# VTC mini battery issue?



## herb1 (3/4/17)

Hey y'all

Fitted a new wrapped coil (26ga Twisted Kanthal @ 0.10Ω; 3mm ID, 5 wraps) over the weekend and experienced sumthing strange with the battery display on the VTC mini.

After pressing fire button to take a puff, I noticed that the battery life indicator went empty for 1 second and a second later, showed where it is was before the fire button was pressed

Is it my battery that's weakening

Also, I have on POWER mode but can't increase wattage beyond 62.5W?


----------



## BumbleBee (3/4/17)

You're pulling more power from the battery than the mod can handle. Every time you fire the mod "resets" as a type of safety feature, you will also notice that it doesn't count that puff either. 
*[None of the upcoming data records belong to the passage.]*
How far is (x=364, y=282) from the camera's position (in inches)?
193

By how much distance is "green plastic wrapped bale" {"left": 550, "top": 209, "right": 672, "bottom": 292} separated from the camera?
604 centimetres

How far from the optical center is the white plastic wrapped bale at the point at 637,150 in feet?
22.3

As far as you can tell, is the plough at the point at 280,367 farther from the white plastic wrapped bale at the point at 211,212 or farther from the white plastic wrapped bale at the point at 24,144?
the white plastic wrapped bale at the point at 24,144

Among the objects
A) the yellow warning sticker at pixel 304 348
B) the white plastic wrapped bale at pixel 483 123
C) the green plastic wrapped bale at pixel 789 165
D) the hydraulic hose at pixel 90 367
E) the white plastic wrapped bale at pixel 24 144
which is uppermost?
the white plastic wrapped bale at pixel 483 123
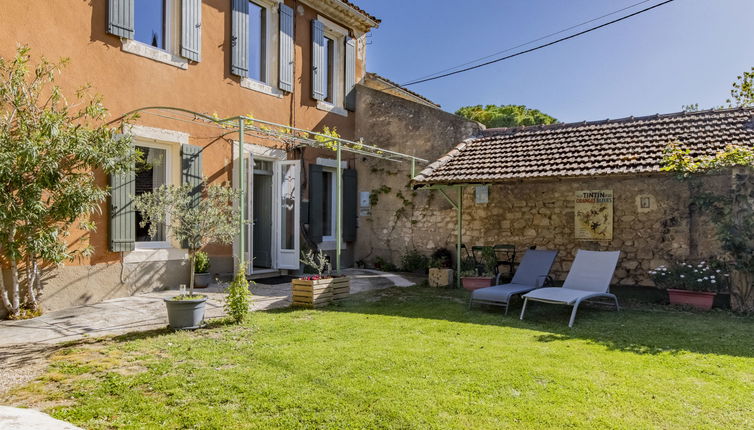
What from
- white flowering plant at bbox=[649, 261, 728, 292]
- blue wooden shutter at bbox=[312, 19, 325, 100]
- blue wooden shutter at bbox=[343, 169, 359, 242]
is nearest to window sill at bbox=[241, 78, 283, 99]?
blue wooden shutter at bbox=[312, 19, 325, 100]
These mods can technically fire that coil but in practice they don't do it very well. Build at a higher resistance (at least 0.2) or consider a bigger mod if you feel the need to build that low.
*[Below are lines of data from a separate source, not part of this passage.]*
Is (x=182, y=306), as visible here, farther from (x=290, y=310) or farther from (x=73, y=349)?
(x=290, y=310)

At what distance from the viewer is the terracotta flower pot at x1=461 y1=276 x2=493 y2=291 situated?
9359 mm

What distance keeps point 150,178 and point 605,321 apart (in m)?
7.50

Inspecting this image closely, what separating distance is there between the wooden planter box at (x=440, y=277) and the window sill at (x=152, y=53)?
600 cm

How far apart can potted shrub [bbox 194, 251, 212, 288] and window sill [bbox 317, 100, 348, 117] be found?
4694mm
Reactions: Like 2 | Thanks 1


----------



## herb1 (3/4/17)

Looks like I'll have to reduce inner diameter of wrap then


----------



## SmokeyJoe (3/4/17)

herb1 said:


> Hey y'all
> 
> Fitted a new wrapped coil (26ga Kanthal @ 0.10Ω) over the weekend and experienced sumthing strange with the battery display on the VTC mini.
> 
> ...


Yeah, couldnt finish reading your post after i looked at your avatar

Reactions: Funny 3 | Can relate 1


----------



## BumbleBee (3/4/17)

herb1 said:


> Looks like I'll have to reduce inner diameter of wrap then


at the very least, yes. And maybe chuck an extra wrap or two on the coil if space allows. Also make sure that all your connections are secure, a loose post screw can play a big part in throwing off your resistance.

Reactions: Like 1


----------



## herb1 (4/4/17)

Fixed.
Dropped ID from 3mm to 2.4mm, 5 wraps of Kanthal Twisted
Now reading 0.14Ω; getting max 75w but 65w is sufficient

Thanks @BumbleBee

Reactions: Like 1


----------